I have borrowed this book from a dear friend who recently had to experience me rather losing it with Annika. It's great, actually (the book). I had heard of it, because I'm on mumsnet quite a bit and it's often recommended. The authors begin by making some points that should be obvious, really: children are people, and are likely to respond to situations the way people usually do. In particular, if there is a problem, it's best to offer some empathy, instead of a response that tells them not to feel what they are feeling, trivialises what they are going through, or belittles them. Fair enough. I am trying it, with some excellent results. 
   But it does put me in some awkward positions. Sitting in the forest having a picnic, Annika panicked when a curious dog ran up at full speed. Instead of saying, oh, don't be scared, it's just a little dog, I said something like: oh yes, that can be scary. Cue dog's owner huffing, offended: "she's not scary!". Well, I wasn't going to impress the dog owners of Hampstead anyway. 
   Yesterday at dinner ... let's just say Annika is not a fan of eating. It'll probably be great for her in many ways if she's always like this, but it must be hard for her because the rest of us quite like eating, and food generally, and Amps and I are quite happy cooking food, talking about food, planning more food, and trying out London's plethora of restaurants. We were going to do this yesterday, so we fed the girls some leftovers; it was a rather sparse dinner of plain rice, a tiny bit of broccoli soup, and various bits like carrots, cheddar, etc. I carefully checked with Annika - would this be ok? Yes. I got the soup, heated, in a ramekin. "NOOOOOOO!!!, NOT LIKE THAT!!" ... "But you said it would be ok". --"I want it like THIS:" (motions with two hands, fingers together, all pointing down). "Oh. Ok. You want it on one plate, but separate?" --(crying) "Yeah, uh-huh, yeah". 
  So I got out a plate, got the rice and the (rather thick) soup, got it warmed up, put it down: Annika bursts into tears. Full on crying -- this plate had flowers on it. 
   Deep breath. Don't shout at the toddler.  Don't walk out of the room, leaving the other frustrated parent to handle this (sure to escalate). Don't trivialise; empathise. 
   "Ooooohhhhh", I said. "You wanted another plate". --"Yeah!!" (sniffle sniffle whine whine). "That's really annoying!", I said. "You wanted the Mr Happy plate!". --"YEAH!!" (whine whine). (repeat, x3, with variations). "That plate shouldn't be in the dishwasher!", I said. --"Get it out! Get it out for me!" ... --"Well, we'll wash it. That's what we'll do. And then you can have it next time". --(quiet whining, sniffling, terrible sadness)... "...yeah". "You tell me when you're ready; if you have this food from this plate, then when you're finished you can have a cookie" (bribery). 

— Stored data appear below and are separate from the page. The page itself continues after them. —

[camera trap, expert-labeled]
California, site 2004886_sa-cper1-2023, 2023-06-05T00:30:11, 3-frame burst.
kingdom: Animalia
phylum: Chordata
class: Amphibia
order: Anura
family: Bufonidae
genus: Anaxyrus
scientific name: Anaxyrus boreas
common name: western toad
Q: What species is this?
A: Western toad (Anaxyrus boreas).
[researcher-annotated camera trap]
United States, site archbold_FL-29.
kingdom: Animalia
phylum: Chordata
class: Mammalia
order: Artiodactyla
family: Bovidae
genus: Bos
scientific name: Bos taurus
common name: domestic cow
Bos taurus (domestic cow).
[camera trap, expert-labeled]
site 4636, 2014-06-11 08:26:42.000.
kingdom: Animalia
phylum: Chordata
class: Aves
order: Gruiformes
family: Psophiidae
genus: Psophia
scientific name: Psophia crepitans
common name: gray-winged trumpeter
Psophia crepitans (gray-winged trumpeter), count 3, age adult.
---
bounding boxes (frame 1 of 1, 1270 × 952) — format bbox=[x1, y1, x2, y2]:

   Eventually the food and the cookie were eaten. I don't claim this is a perfect implementation of the strategies in the book. But the fact is, I have reached a point where I regularly need to pretend that it is in some way reasonable to give a rat's ass about whether you have the blue fork that matches the blue bowl, the plastic yellow fork that goes with the blue spoon and bowl, whether the plate on which you're going to eat your miserly dinner of 3 challenging tablespoons of soup and some plain white rice has the audacity to have flowers on it, of all things. However insane this is, it is sane to her.